One subject currently being disputed by economists and educational planners is whether or not the American workforce will possess the skills required for the economy of the future. I’ve been particularly interested in the subject of skills, having recently finished the manuscript for the second edition of 150 Best Jobs for Your Skills, so I have been intrigued to find so much disagreement on this question of America’s future skills readiness.
One of the leading pessimistic analyses can be found in Help Wanted: Projections of Jobs and Education Requirements Through 2018, by Anthony Carnevale (a former colleague of mine at Educational Testing Service) and others at Georgetown University. These researchers predict that “by 2018, we will need 22 million new workers with college degrees--but will fall short of that number by at least 3 million postsecondary degrees.”

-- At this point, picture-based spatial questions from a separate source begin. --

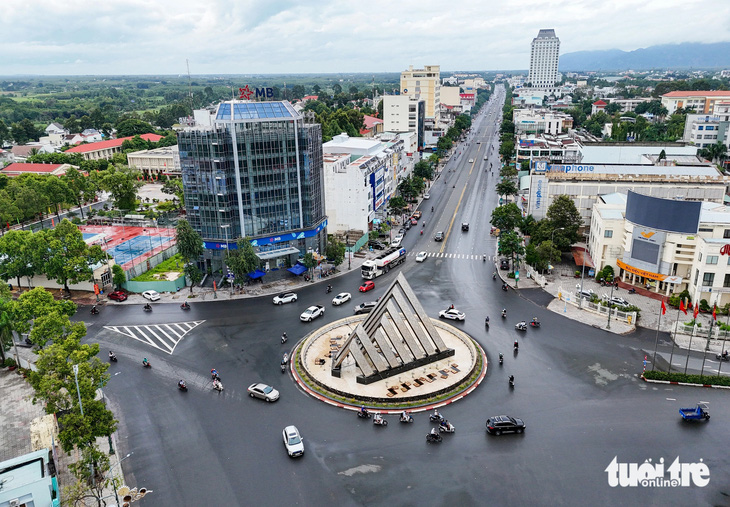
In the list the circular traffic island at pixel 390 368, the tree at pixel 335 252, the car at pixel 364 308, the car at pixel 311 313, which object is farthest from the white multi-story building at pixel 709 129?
the car at pixel 311 313

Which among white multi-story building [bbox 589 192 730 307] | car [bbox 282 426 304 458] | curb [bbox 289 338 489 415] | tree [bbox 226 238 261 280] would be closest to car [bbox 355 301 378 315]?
curb [bbox 289 338 489 415]

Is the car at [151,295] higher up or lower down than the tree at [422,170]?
lower down

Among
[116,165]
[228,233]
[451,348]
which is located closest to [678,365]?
[451,348]

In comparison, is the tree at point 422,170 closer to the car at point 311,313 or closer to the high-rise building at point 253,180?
the high-rise building at point 253,180

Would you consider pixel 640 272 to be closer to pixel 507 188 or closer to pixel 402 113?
pixel 507 188

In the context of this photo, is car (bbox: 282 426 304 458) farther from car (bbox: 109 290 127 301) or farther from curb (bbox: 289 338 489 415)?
car (bbox: 109 290 127 301)

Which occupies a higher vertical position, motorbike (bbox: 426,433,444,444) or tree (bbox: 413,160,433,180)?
tree (bbox: 413,160,433,180)

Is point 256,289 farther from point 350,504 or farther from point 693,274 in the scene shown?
point 693,274

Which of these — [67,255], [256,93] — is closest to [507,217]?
[256,93]
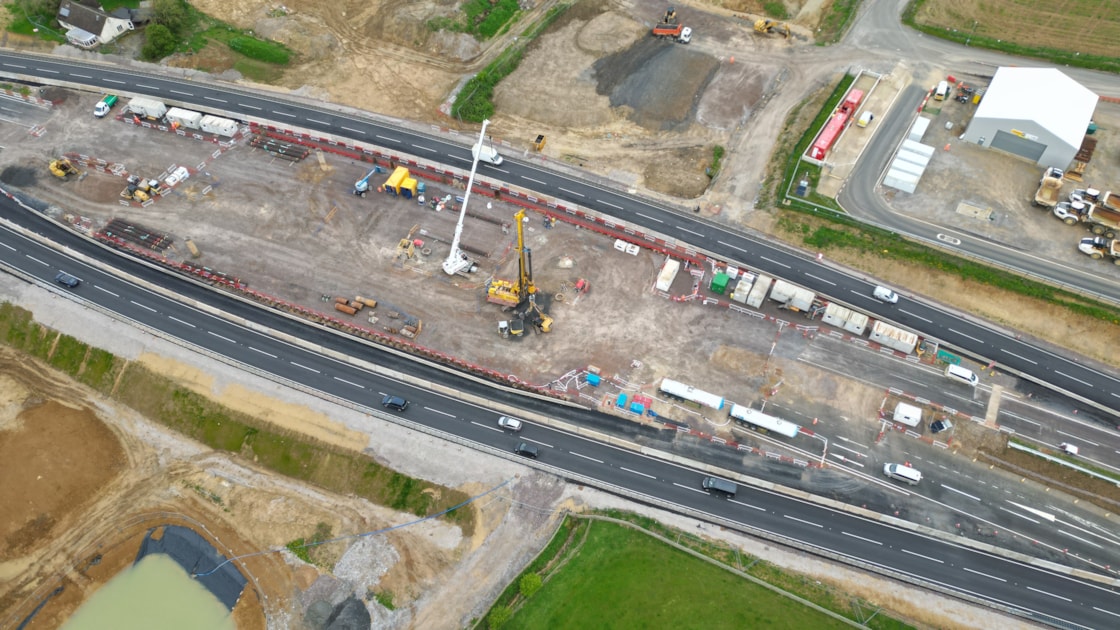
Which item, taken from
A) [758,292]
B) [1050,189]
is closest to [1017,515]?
[758,292]

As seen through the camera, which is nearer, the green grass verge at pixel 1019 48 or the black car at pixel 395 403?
the black car at pixel 395 403

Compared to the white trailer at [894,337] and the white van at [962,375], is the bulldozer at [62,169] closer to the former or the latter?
the white trailer at [894,337]

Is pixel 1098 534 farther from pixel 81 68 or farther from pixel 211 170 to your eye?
pixel 81 68

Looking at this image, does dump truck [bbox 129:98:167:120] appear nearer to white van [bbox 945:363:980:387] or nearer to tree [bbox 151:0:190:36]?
tree [bbox 151:0:190:36]

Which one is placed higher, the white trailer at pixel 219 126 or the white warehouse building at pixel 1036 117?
the white warehouse building at pixel 1036 117

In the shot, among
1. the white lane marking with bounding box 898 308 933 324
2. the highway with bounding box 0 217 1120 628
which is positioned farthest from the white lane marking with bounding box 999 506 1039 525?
the white lane marking with bounding box 898 308 933 324

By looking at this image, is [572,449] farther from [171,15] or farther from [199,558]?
[171,15]

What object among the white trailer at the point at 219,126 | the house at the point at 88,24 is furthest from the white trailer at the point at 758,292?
the house at the point at 88,24
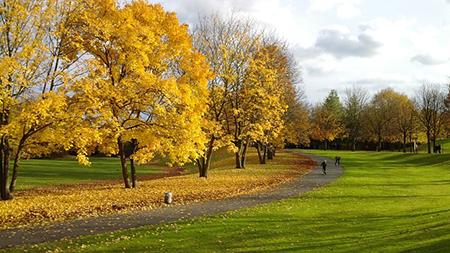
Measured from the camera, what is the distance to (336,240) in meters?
12.2

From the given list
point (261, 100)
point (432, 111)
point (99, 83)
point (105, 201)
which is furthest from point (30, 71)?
point (432, 111)

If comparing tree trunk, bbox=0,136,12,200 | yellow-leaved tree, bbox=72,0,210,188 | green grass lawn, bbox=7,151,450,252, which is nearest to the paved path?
green grass lawn, bbox=7,151,450,252

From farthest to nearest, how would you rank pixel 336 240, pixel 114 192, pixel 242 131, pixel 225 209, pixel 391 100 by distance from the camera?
pixel 391 100 → pixel 242 131 → pixel 114 192 → pixel 225 209 → pixel 336 240

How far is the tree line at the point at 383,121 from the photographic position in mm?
76062

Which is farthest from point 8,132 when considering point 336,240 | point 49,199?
point 336,240

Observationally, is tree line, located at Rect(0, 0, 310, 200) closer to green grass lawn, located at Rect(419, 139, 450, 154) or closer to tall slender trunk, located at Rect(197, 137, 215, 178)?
tall slender trunk, located at Rect(197, 137, 215, 178)

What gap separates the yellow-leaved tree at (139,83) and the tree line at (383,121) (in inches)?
2019

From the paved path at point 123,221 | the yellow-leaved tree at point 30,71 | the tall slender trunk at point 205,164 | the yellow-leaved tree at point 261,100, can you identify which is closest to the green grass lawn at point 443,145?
the yellow-leaved tree at point 261,100

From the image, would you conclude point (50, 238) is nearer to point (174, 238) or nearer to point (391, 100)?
point (174, 238)

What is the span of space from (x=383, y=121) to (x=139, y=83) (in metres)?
73.3

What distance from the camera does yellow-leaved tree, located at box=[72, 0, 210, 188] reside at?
2298 cm

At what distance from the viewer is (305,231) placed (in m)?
13.6

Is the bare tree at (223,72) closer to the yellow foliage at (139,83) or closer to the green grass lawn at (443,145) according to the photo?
the yellow foliage at (139,83)

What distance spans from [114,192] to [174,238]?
42.2 feet
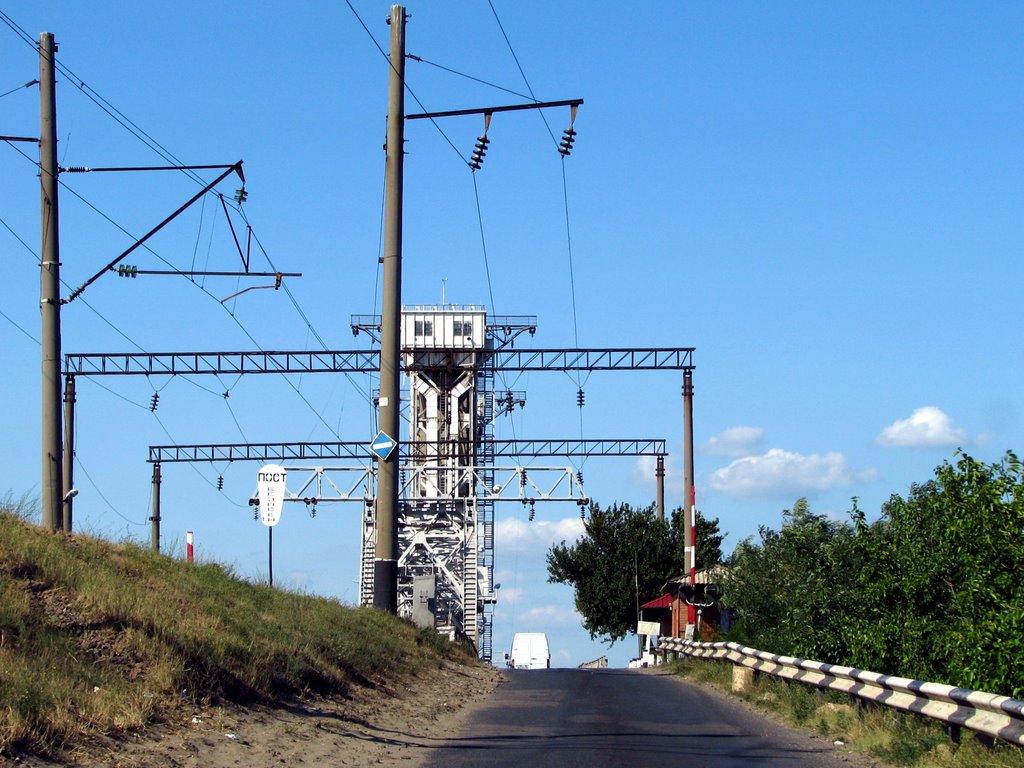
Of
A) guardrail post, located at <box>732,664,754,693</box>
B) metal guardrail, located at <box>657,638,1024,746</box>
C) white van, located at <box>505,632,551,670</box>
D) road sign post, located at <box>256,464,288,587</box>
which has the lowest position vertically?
white van, located at <box>505,632,551,670</box>

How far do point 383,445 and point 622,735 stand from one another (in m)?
11.3

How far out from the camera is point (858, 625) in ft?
58.2

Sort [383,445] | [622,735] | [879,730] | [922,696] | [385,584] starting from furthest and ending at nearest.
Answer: [385,584] < [383,445] < [622,735] < [879,730] < [922,696]

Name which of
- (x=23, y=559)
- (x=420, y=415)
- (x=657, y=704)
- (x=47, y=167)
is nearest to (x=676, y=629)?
(x=420, y=415)

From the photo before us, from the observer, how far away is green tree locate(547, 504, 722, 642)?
3002 inches

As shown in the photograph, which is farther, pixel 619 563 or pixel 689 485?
Result: pixel 619 563

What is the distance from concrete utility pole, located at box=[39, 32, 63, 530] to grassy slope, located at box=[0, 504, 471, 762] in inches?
41.1

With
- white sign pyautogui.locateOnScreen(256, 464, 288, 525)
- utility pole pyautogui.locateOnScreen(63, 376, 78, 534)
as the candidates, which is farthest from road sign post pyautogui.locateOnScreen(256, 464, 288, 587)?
utility pole pyautogui.locateOnScreen(63, 376, 78, 534)

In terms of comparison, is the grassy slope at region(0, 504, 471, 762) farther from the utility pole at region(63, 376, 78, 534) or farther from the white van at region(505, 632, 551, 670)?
the white van at region(505, 632, 551, 670)

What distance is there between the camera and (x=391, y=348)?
80.5ft

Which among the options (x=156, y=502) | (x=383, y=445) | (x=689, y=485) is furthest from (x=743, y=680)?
(x=156, y=502)

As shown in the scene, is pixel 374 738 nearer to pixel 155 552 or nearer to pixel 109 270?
pixel 155 552

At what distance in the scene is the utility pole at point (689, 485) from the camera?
39631mm

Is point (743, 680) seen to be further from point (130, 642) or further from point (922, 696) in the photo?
point (130, 642)
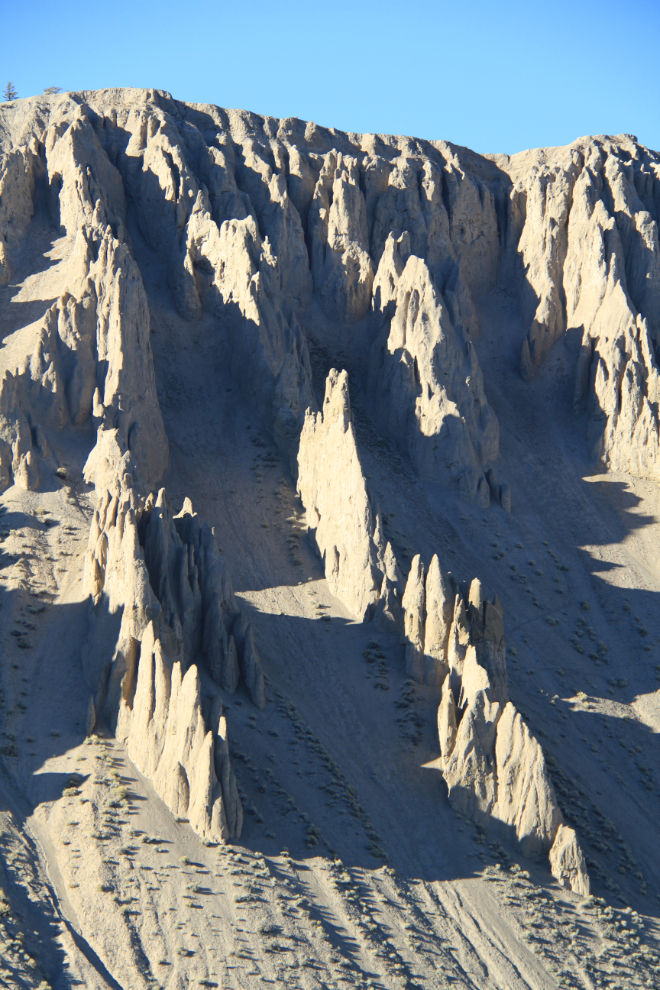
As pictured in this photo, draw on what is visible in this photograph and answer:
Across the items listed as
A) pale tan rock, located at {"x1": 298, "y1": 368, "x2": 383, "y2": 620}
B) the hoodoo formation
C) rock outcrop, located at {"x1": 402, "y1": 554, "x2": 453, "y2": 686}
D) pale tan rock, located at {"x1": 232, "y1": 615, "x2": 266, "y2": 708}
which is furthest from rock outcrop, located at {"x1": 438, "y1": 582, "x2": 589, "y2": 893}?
pale tan rock, located at {"x1": 232, "y1": 615, "x2": 266, "y2": 708}

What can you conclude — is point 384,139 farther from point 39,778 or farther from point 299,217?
point 39,778

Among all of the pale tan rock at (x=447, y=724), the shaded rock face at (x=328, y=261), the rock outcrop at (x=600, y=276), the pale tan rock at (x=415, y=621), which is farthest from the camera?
the rock outcrop at (x=600, y=276)

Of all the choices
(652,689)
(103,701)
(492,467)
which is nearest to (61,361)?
(103,701)

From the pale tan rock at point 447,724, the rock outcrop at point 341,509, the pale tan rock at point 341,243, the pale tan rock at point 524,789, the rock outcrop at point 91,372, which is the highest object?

In a critique of this analysis, Paul Harrington (a fellow JIST author) and Andrew M. Sum argue that this predicted skills shortage is illusory. They point out that the Georgetown researchers predict the need for college-educated workers by looking at the number of college graduates in each occupation, with the assumption that these college grads in the workforce will need to be replaced by a new cohort of college grads as the occupations expand or lose workers through turnover. Harrington and Sum prefer to look at the actual skill requirements of each occupation. They maintain that college-educated bartenders and other misplaced college graduates in low-skill occupations will not need to be replaced by similarly high-skilled workers because the nature of the occupation does not require college-level skills.
But perhaps it’s a mistake to focus only on the requirements of occupations; another factor is the rewards of occupations. Additional education produces additional pay, on average, even in low-skill occupations. For example, a bartender does not need a college degree, but survey data shows that a bartender who holds such a degree earns more. As a result, college grads will continue to be diverted from high-skill occupations as effectively as if they will actually be needed in low-skill occupations, creating the potential for skill shortages in high-skill occupations. Such is the argument in still another analysis, by three California economists, David Neumark, Hans Johnson, and Marisol Cuellar Mejia.
However, these three economists do not expect actual skill shortages in the high-skill occupations within the 2018 horizon of the current Bureau of Labor Statistics projections. Compared to the Georgetown team, they count far fewer college grads in the workforce. The California economists base their projections on data from the American Community Survey (ACS), whereas the Georgetown researchers base theirs on the Current Population Survey (CPS). As the California team point out, the CPS overstates the number of people who hold associate degrees by including everyone who gets any kind of postsecondary training short of a bachelor’s. The Georgetown researchers also base their estimates of the mix of college grads in various occupations by looking at figures from 2000 to 2008; the Californians observe that the educational mix of workers in 2008 was anomalous (because of the onset of the recession?) and use the period from 2000 to 2007 instead.
The California researchers are less sanguine about trends beyond 2018, however. By 2030, all the baby boomers will have passed 65. They predict that if high-skill occupational growth and the college graduation rate continue along their current lines, we will face a shortage of appropriately skilled workers.